Restoration (1995)
6/10
A wonderful piece of art...as paintings go, but as a film....
1 November 2016
Warning: Spoilers
Sometimes as stunning as a museum visit, often turn away ugly, and filled with starts and stops that would be more potent as a limited series, where detail could have been greater. A lot is covered in two hours in this brutal look at an ugly time in the many chapters of world history. This takes place during the reign of the great restoration king Charles II of England and Great Britain, a ruler whose life had been part of "Forever Amber" and later the lengthy cable continuing series "The Stuarts", a major part of the often filmed "Nell Gwynn", and as notorious a ladies man as his distant cousin of a century before, Henry VIII. Sam Neill looks the part in the most commanding if ways, subtle in his nobility, yet flamboyant in his excesses.

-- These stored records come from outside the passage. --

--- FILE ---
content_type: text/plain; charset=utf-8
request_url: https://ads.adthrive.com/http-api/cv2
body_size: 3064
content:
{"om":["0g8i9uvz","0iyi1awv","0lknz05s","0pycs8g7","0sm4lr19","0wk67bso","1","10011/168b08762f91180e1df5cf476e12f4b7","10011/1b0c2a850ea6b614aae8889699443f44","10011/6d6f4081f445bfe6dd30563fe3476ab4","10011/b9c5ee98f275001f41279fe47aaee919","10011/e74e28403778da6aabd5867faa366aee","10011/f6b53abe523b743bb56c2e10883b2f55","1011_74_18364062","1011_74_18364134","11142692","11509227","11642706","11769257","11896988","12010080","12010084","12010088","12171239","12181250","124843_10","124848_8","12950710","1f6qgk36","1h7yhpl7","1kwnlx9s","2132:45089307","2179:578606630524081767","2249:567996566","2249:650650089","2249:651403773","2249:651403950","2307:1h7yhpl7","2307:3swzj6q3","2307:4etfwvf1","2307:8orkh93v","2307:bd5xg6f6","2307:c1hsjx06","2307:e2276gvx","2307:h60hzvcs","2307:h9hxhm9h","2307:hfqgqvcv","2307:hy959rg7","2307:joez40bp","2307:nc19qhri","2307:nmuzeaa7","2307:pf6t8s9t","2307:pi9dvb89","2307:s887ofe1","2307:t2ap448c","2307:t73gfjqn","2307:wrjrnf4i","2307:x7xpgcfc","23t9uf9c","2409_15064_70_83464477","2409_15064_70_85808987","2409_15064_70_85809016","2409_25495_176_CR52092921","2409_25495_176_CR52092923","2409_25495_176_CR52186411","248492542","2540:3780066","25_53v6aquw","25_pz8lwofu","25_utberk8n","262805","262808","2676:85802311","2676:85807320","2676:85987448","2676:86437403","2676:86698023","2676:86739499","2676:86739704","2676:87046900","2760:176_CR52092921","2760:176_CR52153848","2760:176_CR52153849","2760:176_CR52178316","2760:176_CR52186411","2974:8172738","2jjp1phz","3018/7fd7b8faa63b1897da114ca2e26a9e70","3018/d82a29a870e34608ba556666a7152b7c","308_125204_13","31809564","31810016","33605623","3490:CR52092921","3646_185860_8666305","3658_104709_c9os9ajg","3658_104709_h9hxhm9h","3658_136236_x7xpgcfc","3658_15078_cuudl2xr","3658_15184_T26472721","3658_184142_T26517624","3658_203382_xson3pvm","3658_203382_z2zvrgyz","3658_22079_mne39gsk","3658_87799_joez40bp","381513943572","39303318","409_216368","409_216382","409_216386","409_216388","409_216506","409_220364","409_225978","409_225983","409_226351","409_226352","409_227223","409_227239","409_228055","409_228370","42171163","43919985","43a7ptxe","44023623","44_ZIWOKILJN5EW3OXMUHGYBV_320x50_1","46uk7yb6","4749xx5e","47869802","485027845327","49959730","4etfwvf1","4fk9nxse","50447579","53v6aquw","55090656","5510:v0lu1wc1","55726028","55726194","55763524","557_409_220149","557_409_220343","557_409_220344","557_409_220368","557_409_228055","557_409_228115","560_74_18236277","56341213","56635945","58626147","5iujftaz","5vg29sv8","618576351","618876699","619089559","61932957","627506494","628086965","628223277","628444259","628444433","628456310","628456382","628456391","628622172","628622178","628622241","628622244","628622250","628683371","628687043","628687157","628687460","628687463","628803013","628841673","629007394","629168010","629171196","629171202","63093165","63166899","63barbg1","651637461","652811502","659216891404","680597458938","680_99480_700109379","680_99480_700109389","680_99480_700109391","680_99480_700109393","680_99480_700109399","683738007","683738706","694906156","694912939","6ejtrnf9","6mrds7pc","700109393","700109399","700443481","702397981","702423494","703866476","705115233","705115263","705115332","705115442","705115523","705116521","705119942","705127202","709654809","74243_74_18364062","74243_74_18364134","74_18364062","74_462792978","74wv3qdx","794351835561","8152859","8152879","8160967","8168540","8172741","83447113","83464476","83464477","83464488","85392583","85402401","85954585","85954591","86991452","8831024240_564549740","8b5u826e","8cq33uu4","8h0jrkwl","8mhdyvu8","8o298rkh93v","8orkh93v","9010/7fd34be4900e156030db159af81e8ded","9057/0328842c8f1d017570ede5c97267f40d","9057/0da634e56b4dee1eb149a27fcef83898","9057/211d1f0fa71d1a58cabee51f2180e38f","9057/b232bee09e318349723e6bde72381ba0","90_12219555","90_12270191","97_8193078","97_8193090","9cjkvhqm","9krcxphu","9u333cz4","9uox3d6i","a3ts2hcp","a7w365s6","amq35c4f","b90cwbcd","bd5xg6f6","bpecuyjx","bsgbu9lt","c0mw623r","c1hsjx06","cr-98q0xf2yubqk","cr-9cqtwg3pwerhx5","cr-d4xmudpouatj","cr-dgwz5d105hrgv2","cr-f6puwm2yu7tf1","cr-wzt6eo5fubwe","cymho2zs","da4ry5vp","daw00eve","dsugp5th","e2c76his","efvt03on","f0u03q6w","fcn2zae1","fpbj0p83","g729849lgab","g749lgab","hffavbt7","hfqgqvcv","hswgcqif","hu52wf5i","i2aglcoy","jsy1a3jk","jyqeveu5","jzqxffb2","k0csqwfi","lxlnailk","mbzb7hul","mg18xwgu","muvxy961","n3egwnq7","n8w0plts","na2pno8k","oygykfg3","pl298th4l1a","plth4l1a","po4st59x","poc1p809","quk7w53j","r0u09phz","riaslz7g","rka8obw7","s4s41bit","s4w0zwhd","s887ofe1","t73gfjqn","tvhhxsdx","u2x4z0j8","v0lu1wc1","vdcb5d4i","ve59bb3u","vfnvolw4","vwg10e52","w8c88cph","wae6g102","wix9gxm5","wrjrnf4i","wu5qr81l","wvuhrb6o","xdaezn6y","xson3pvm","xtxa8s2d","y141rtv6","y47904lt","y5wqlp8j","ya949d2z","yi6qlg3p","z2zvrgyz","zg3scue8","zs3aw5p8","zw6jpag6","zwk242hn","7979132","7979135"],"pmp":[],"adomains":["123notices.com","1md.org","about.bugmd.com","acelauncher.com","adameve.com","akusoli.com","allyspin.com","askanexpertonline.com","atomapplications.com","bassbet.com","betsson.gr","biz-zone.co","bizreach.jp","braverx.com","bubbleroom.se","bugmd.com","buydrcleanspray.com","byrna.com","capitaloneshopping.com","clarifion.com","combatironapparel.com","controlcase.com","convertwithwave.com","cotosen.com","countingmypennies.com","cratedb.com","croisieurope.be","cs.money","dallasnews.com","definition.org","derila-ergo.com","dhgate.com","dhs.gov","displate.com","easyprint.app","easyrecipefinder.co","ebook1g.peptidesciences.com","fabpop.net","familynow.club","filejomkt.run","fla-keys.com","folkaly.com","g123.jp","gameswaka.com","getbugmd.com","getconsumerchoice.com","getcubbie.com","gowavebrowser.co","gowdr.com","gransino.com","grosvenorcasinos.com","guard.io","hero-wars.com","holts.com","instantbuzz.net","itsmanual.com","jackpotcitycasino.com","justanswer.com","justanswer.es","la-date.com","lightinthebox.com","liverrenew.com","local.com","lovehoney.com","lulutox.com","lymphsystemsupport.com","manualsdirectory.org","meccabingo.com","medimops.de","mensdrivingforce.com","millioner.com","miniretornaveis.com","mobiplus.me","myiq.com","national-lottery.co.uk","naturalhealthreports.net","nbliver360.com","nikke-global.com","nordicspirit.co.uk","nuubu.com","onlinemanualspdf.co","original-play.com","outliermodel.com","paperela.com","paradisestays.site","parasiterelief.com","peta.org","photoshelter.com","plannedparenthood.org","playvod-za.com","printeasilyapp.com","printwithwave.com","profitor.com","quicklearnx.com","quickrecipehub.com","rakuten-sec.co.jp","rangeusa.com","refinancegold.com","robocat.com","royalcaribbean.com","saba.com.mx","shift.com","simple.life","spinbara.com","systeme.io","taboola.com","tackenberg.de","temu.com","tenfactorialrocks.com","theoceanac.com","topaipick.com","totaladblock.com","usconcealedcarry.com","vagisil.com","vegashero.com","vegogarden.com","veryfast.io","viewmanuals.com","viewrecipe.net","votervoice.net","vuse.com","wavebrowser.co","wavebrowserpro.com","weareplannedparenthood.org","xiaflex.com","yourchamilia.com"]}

The era was a great time of change in England, and this story focuses on one particularly complex man. Robert Downey Jr. proves once again his great versatility as a great doctor, hired for the king's court, who looses his gift for medicine from an unrequited love for Polly Walker, part of an arranged marriage set up by the king. Downey is dismissed, goes off to treat those suffering from a plague, falls in love once more (with peasant girl Meg Ryan) and proves his strength as a doctor, even under the most tragic circumstances of his own life.

There are moments when I had to turn my head, particularly a scene at the beginning involving a patient of Downey's whose chest cavity is open, exposing his innards as he stands erect. The plague scenes are realistically gruesome, with no hiding of the ugliness of that era. Charles' court is lavish, almost operatic in its sets, and the music is gloriously profound. Still, there's a missing element that makes it stand out as terrific, although it's a marvelously good try.